Write an efficient algorithm that searches for a value in an m x n matrix. This matrix has the following properties:

• Integers in each row are sorted from left to right.
• The first integer of each row is greater than the last integer of the previous row.

For example, Consider the following matrix:

[
  [1,   3,  5,  7],
  [10, 11, 16, 20],
  [23, 30, 34, 50]
]

Given target = 3, return true.

解题思路

二分搜索。
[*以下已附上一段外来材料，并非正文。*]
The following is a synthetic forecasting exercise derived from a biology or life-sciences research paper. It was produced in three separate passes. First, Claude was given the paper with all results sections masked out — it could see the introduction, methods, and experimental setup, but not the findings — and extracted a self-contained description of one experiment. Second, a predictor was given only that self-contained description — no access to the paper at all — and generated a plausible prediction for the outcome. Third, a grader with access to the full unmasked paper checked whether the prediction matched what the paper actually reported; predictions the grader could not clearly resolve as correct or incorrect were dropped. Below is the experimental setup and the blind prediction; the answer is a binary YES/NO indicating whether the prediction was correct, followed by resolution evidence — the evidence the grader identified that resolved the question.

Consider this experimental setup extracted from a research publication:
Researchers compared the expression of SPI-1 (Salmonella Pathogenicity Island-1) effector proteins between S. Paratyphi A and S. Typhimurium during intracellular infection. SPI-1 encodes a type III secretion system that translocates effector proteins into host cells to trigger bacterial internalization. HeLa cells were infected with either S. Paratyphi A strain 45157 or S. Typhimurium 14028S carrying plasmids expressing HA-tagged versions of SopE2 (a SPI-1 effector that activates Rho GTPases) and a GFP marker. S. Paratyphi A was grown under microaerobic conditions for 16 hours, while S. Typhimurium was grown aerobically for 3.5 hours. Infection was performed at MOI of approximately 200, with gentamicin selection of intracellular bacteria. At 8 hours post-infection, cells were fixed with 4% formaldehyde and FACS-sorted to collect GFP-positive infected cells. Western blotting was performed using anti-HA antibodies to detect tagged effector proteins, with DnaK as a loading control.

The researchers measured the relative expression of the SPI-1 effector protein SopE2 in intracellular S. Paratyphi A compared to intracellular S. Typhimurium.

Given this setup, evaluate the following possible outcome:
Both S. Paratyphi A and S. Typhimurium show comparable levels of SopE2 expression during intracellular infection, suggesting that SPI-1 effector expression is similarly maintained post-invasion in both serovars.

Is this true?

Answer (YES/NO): NO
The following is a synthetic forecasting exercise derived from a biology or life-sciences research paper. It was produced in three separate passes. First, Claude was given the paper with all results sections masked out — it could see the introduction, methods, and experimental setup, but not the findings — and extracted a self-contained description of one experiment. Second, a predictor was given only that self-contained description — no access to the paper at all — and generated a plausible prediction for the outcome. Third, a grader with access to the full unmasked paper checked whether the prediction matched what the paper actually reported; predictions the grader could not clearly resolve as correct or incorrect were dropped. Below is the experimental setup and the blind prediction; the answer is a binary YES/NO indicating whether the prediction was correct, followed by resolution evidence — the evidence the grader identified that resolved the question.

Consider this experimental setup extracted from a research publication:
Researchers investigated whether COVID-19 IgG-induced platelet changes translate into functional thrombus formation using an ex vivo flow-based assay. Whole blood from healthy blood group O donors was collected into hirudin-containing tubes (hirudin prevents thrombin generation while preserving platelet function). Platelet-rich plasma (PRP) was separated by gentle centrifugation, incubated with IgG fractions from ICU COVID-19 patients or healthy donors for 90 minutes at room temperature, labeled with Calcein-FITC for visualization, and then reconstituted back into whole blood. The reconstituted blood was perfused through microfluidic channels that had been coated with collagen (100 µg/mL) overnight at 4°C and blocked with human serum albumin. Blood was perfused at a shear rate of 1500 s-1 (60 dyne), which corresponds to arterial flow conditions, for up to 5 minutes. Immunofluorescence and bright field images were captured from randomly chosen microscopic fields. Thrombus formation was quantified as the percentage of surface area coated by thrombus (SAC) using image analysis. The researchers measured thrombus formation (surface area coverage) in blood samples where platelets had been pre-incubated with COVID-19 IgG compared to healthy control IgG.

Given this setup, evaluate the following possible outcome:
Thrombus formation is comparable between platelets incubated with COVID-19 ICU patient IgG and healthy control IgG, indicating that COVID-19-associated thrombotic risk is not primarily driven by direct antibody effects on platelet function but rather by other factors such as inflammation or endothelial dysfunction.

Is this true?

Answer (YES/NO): NO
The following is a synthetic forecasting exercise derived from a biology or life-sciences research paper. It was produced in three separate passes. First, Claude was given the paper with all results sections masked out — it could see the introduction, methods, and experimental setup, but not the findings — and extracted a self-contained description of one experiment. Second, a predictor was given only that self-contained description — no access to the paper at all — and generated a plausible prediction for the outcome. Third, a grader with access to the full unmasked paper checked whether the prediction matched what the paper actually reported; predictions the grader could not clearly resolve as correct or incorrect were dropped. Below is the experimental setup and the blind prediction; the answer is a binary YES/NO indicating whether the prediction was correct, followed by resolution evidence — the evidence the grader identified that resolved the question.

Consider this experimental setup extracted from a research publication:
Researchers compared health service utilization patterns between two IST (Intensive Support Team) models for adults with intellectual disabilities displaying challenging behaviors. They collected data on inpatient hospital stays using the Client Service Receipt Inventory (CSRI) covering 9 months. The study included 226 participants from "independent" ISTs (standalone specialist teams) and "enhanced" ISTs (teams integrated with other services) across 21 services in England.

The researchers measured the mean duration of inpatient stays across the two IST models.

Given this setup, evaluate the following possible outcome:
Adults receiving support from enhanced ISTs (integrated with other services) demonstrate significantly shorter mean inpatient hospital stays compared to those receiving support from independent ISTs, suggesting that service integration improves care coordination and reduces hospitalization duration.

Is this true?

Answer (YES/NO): NO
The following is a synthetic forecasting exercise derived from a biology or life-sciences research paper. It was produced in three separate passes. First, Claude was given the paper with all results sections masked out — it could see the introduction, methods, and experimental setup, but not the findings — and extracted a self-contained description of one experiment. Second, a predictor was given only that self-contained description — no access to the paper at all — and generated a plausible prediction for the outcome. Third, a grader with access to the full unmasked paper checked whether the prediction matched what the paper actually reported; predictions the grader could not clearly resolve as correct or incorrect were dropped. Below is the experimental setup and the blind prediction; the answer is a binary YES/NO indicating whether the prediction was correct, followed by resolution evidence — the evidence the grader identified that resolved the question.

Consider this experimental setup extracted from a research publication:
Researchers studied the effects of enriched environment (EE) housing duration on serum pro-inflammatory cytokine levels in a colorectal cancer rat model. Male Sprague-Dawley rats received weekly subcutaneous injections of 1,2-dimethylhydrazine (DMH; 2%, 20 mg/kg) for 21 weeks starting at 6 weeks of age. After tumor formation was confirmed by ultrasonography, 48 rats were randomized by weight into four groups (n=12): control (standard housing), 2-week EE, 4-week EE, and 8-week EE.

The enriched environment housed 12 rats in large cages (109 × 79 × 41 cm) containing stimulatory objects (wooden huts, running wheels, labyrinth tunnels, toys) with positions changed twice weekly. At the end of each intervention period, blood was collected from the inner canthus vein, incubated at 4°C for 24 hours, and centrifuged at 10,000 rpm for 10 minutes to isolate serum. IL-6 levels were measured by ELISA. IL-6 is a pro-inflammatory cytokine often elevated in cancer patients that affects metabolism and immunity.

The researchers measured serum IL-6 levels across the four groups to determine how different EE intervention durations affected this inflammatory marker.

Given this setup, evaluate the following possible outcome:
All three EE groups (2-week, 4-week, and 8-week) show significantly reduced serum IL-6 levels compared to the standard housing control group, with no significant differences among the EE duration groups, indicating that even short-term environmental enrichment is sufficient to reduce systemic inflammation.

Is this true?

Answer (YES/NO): NO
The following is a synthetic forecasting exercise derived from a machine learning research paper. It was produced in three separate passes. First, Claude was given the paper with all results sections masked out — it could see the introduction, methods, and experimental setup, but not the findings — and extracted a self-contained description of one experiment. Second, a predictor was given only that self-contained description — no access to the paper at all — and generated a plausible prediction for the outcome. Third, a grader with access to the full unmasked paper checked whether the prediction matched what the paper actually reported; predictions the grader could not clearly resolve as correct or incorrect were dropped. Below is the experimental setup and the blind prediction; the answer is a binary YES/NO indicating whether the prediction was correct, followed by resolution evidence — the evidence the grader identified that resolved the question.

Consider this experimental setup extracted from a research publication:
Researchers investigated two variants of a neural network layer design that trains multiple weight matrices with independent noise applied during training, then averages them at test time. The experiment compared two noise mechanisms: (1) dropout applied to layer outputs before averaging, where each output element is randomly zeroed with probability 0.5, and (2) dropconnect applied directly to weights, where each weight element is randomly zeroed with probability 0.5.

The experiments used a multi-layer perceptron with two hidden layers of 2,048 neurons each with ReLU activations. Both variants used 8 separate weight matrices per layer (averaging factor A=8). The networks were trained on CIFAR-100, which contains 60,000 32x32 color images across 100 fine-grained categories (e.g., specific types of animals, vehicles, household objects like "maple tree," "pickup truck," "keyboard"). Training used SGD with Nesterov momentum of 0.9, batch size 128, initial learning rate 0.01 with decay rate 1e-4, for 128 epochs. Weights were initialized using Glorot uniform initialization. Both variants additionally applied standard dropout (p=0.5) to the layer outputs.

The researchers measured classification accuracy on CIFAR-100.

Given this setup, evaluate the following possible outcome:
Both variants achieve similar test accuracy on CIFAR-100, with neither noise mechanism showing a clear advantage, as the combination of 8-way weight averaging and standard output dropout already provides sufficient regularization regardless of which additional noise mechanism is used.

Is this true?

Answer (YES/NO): YES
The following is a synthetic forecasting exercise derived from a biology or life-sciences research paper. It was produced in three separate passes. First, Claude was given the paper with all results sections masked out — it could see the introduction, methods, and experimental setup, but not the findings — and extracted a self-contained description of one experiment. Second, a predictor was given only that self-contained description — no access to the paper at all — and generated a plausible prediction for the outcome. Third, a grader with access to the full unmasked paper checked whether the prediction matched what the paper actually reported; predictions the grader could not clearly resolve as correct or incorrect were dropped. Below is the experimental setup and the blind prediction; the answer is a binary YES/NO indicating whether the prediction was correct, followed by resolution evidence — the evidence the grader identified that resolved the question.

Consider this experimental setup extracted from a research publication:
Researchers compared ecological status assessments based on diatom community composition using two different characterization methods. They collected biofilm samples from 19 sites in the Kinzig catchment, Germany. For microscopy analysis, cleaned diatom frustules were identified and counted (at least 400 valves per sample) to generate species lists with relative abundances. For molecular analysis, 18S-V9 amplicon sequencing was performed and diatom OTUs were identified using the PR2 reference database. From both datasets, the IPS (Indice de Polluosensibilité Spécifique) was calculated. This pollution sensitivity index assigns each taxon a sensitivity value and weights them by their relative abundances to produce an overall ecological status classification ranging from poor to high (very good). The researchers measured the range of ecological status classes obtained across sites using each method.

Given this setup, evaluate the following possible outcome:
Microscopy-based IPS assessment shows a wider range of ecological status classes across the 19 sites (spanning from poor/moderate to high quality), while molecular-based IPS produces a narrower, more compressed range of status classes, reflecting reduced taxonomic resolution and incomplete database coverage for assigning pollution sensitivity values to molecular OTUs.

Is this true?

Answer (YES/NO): NO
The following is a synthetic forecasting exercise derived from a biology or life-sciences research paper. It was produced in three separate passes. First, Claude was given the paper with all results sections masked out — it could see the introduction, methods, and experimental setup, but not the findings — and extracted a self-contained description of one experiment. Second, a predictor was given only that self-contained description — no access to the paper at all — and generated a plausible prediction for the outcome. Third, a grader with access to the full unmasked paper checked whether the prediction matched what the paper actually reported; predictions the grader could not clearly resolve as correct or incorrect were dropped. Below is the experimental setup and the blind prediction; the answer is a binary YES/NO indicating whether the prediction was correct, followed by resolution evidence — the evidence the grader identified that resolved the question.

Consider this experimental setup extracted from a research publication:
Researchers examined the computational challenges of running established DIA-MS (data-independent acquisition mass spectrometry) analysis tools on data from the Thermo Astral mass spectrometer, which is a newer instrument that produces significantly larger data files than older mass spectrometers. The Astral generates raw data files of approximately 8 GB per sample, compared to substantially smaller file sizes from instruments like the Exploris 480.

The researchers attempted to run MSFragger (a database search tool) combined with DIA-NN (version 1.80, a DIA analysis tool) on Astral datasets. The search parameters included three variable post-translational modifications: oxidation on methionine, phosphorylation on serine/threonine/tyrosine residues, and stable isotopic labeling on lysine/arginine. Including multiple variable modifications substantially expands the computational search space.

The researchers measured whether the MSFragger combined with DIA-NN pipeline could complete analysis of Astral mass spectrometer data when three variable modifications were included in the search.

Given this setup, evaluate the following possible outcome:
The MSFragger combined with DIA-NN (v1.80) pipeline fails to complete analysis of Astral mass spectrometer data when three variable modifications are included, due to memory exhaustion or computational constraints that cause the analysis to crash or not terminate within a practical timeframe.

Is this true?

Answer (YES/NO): YES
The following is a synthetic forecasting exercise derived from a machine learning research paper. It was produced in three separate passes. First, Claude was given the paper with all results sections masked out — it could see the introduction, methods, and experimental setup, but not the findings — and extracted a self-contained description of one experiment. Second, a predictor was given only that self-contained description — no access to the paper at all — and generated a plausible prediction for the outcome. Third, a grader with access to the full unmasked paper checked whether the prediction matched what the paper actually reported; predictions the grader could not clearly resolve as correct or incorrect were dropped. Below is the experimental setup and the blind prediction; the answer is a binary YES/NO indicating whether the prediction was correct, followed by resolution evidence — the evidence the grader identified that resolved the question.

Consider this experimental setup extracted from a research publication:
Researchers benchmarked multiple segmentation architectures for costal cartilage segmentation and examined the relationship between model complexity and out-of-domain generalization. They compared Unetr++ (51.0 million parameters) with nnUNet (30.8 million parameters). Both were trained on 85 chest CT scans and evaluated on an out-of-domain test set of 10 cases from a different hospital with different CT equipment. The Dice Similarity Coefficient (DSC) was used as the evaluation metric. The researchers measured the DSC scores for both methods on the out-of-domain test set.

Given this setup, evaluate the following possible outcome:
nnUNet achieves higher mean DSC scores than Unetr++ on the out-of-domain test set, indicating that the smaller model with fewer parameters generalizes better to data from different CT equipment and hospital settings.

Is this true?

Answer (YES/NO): YES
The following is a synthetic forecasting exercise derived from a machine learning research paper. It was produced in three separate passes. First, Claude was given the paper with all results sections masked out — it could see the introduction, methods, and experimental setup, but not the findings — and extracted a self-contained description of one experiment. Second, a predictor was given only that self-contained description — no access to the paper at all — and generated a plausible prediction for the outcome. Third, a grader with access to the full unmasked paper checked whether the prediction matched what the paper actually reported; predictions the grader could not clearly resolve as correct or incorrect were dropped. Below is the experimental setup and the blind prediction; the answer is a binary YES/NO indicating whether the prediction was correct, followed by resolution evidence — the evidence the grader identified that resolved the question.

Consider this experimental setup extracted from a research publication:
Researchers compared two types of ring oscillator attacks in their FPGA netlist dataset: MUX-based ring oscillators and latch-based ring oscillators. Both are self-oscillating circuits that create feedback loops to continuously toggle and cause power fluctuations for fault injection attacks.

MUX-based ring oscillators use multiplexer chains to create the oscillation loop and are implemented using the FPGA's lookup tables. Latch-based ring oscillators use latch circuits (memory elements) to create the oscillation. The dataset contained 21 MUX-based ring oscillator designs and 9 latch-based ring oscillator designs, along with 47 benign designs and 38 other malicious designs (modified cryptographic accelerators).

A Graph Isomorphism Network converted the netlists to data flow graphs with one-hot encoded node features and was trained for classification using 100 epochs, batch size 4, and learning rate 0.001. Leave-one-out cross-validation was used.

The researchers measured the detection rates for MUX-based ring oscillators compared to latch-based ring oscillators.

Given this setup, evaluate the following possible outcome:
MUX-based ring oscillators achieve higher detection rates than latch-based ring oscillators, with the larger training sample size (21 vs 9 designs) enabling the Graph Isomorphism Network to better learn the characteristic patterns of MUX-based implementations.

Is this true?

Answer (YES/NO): YES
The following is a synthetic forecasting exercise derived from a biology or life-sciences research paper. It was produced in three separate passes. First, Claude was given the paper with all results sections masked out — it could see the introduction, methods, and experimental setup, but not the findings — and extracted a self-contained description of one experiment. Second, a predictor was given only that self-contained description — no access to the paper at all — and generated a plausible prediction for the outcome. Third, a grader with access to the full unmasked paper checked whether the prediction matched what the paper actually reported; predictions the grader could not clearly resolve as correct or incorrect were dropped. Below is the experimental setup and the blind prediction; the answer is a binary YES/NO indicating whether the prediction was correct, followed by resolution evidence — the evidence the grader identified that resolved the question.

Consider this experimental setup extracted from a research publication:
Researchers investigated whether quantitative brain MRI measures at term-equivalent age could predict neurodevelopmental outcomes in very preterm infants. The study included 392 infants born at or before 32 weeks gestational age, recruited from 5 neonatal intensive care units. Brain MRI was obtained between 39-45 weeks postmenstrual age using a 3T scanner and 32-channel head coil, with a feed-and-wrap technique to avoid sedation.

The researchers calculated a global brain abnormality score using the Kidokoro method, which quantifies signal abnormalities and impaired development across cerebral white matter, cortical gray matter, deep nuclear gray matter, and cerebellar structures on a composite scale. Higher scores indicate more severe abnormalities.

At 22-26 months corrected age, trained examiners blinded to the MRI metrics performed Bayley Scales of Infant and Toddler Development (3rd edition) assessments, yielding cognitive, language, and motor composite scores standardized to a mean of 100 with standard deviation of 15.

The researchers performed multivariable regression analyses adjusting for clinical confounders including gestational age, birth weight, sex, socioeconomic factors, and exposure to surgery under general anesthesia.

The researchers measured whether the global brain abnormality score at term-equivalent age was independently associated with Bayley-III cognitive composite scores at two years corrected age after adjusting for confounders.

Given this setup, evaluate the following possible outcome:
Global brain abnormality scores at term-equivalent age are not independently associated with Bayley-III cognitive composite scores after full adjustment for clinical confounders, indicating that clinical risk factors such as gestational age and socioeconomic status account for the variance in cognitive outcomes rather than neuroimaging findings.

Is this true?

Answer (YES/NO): NO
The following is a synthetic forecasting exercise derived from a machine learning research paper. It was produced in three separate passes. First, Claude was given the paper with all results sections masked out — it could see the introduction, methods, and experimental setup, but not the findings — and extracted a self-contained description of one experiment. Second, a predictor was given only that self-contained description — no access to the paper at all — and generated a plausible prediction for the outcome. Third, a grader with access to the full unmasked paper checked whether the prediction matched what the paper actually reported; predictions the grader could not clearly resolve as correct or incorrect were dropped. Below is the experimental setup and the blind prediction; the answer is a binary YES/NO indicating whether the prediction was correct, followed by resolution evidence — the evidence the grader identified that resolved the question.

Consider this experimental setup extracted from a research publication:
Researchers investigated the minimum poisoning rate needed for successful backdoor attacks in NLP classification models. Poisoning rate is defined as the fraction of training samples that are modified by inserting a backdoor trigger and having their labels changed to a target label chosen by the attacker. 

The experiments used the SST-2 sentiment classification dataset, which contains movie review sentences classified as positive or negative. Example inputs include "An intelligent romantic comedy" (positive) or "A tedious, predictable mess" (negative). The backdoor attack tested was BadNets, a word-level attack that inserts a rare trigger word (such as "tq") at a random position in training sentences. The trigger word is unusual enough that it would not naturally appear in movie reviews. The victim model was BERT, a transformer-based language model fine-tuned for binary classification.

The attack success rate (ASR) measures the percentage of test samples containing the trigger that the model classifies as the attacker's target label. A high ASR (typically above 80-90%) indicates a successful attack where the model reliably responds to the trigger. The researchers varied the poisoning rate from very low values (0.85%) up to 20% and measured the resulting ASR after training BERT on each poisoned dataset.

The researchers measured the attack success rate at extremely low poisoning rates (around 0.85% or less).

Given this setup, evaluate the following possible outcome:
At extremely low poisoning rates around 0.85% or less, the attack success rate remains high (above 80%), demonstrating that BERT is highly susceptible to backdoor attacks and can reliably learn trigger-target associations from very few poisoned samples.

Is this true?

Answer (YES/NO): NO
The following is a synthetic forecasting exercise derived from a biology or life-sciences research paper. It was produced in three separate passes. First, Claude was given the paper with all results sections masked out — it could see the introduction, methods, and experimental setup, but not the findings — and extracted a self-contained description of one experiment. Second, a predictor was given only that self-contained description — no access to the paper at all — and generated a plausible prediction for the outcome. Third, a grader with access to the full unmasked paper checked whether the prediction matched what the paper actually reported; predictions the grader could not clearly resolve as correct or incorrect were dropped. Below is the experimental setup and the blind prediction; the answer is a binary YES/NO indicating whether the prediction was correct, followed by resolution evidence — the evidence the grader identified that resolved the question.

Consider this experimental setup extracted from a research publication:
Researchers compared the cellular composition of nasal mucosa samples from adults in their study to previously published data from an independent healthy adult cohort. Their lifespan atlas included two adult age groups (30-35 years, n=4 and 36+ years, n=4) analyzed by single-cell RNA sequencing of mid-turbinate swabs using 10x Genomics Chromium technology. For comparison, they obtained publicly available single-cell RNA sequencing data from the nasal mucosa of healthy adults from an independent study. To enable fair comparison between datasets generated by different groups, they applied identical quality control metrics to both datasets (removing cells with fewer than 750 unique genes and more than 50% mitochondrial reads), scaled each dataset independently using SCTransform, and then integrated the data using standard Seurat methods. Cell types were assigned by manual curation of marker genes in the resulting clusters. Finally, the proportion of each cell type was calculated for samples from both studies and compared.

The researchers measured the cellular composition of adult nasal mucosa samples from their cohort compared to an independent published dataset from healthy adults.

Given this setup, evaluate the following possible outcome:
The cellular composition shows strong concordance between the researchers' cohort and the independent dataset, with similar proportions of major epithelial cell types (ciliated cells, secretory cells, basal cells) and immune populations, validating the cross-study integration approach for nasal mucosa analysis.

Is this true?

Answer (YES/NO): YES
把矩阵看成是一维数组，建立一维数组序号与二维数组坐标之间的对应关系：
m=(pos−1)/col;
n=(pos−1)%col;
然后进行普通的二分搜索。

实现代码

// Runtime: 1 ms
public class Solution {
    public boolean searchMatrix(int[][] matrix, int target) {
        if (matrix.length == 0) {
            return false;
        }
        int row = matrix.length;
        int col = matrix[0].length;
        int left = 1;
        int right = row * col;
        while (left <= right) {
            int mid = left + (right - left) / 2;
            int m = (mid - 1) / col;
            int n = (mid - 1) % col;
            if (matrix[m][n] > target) {
                right = mid - 1;
            } else if (matrix[m][n] < target) {
                left = mid + 1;
            } else {
                return true;
            }
        }

        return false;
    }
}